Cold-Start Costs in SGLang Inference | Generated by AI
Question: What do “CUDA graph capture” and “KV cache allocation” mean as cold-start costs in SGLang, and why does TTFT drop from 8.5s to ~17ms after warmup?
Answer:
These are one-time initialization costs paid on the first request, not per-token costs. Let me break down each.
CUDA Graph Capture
Normally, every CUDA kernel launch goes through the CPU: Python → PyTorch dispatcher → CUDA runtime → GPU. For a transformer decode step you launch hundreds of tiny kernels (attention, layernorm, GEMMs, RoPE, sampling). At small batch sizes, the GPU finishes each kernel faster than the CPU can queue the next one — you’re launch-bound, not compute-bound.

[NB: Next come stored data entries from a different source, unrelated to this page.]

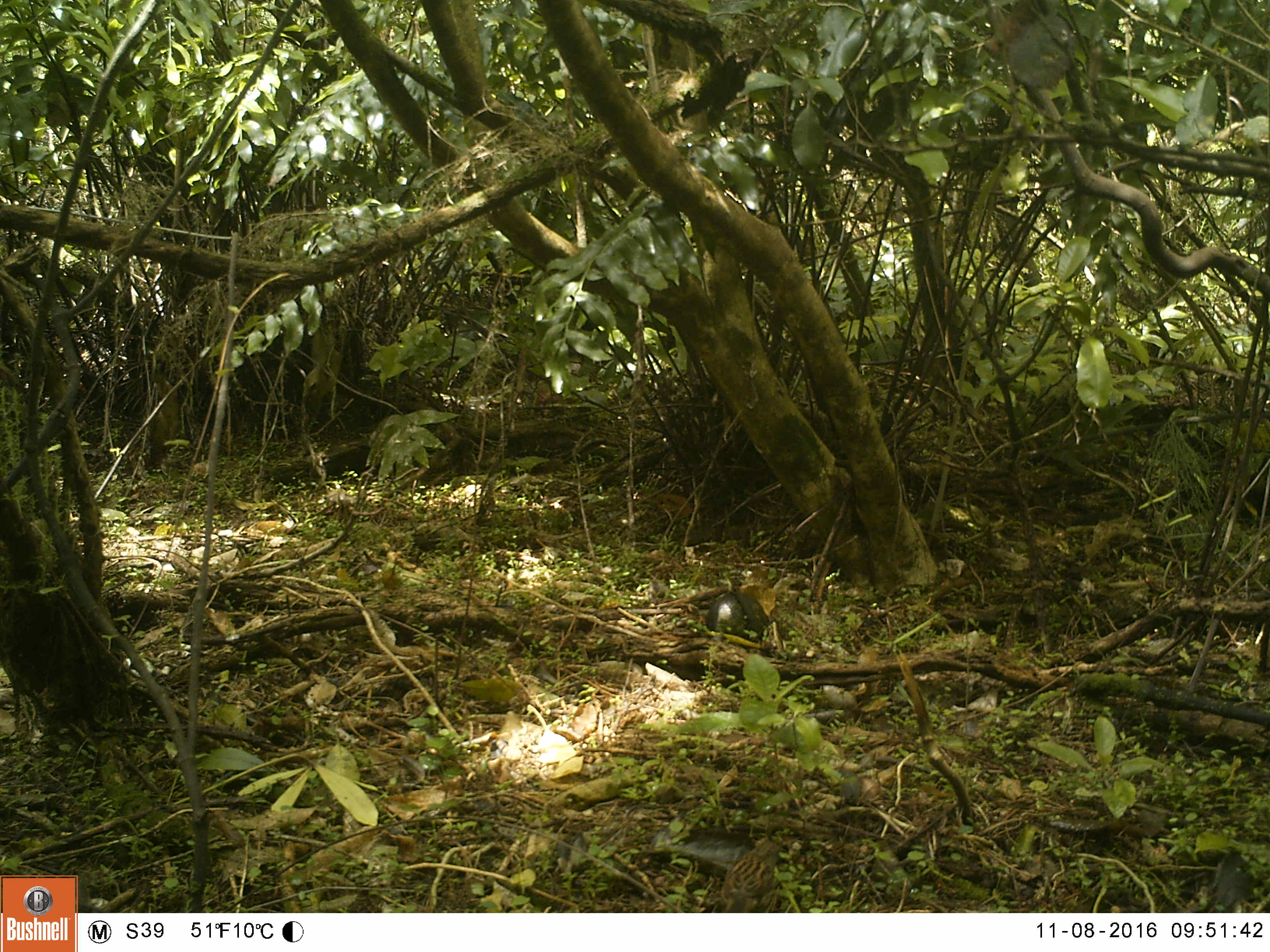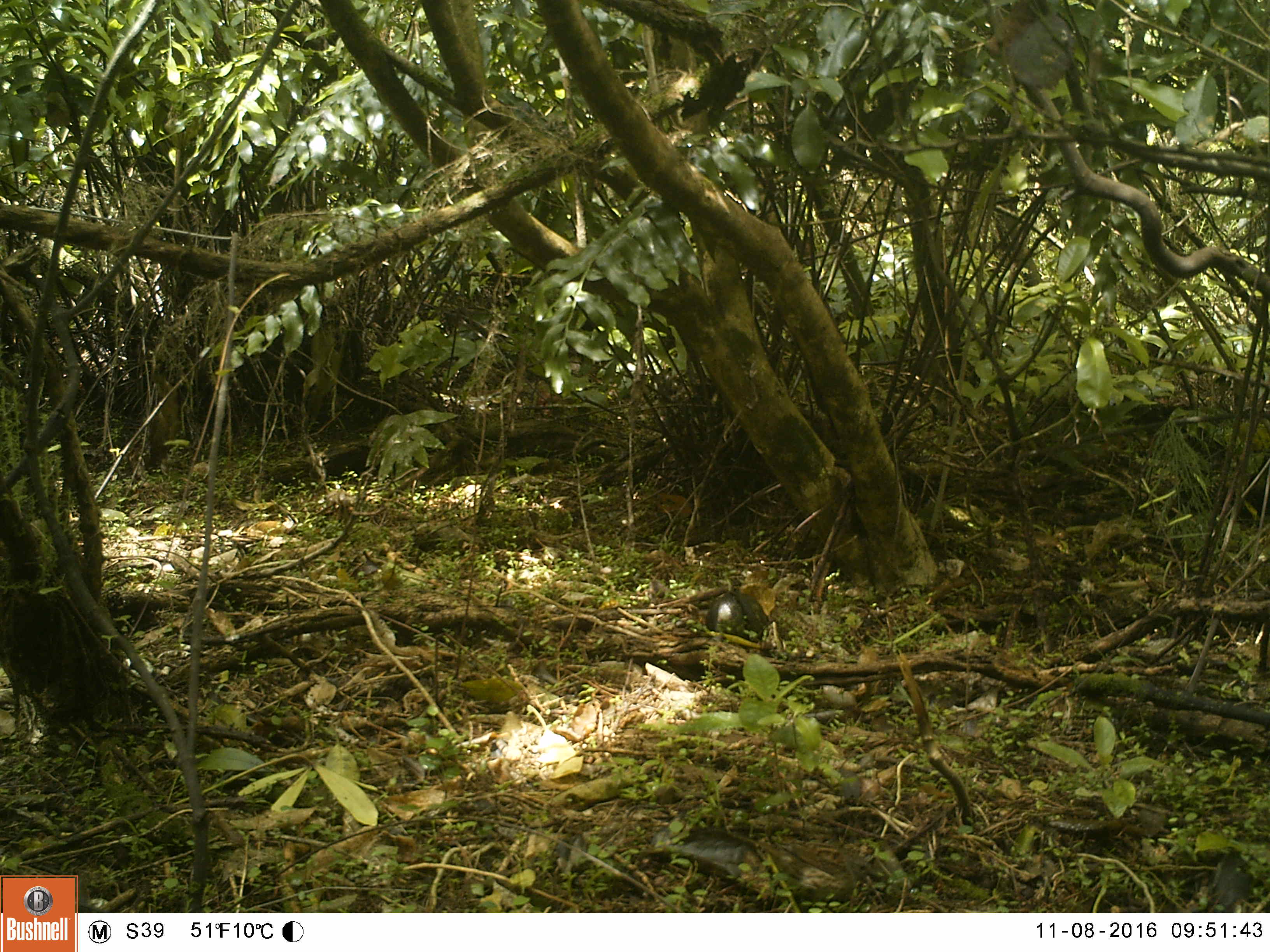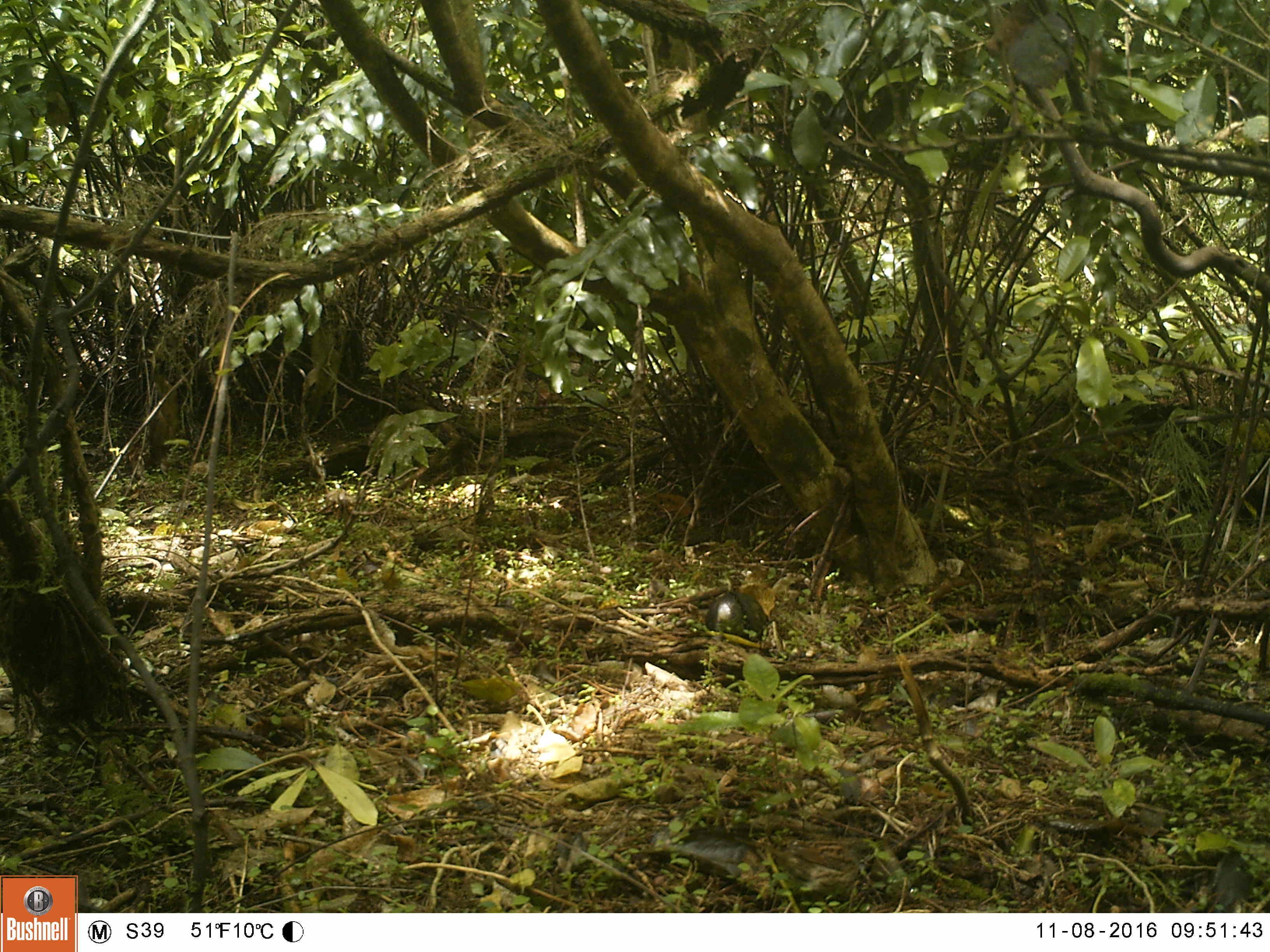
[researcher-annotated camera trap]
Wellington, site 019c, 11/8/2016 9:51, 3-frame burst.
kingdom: Animalia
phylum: Chordata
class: Aves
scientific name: Aves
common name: bird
Bird (Aves).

The GPU sits idle waiting for CPU dispatch overhead (~5–10µs per launch × hundreds of kernels).
A CUDA graph records the entire sequence of kernel launches once into a static graph, then replays it with a single cudaGraphLaunch call. No Python, no per-kernel dispatch.
# Conceptually what capture does:
g = torch.cuda.CUDAGraph()
# warmup so cuBLAS picks algorithms, allocator settles
with torch.cuda.graph(g):
static_out = model.decode_step(static_input) # records all kernel launches
# later, every decode step is just:
g.replay() # one launch, replays hundreds of kernels
The cost: SGLang captures graphs for multiple batch sizes (1, 2, 4, 8, … up to --cuda-graph-max-bs). Each capture runs the model, allocates static I/O buffers, and lets cuBLAS/cuDNN autotune. That’s most of your 8.5s. It’s startup work, not first-token work — once captured, decode steps replay the graph and the launch overhead vanishes (a big part of how you get to 17ms).
KV Cache Allocation
SGLang preallocates the entire KV cache pool up front rather than malloc-ing per request. It computes how many tokens fit in remaining VRAM and reserves one giant contiguous block:
kv_bytes_per_token = 2 (K and V)
× num_layers
× num_kv_heads # GQA → fewer than query heads
× head_dim
× dtype_size # 2 bytes for fp16/bf16
total_tokens = floor(free_vram × mem_fraction / kv_bytes_per_token)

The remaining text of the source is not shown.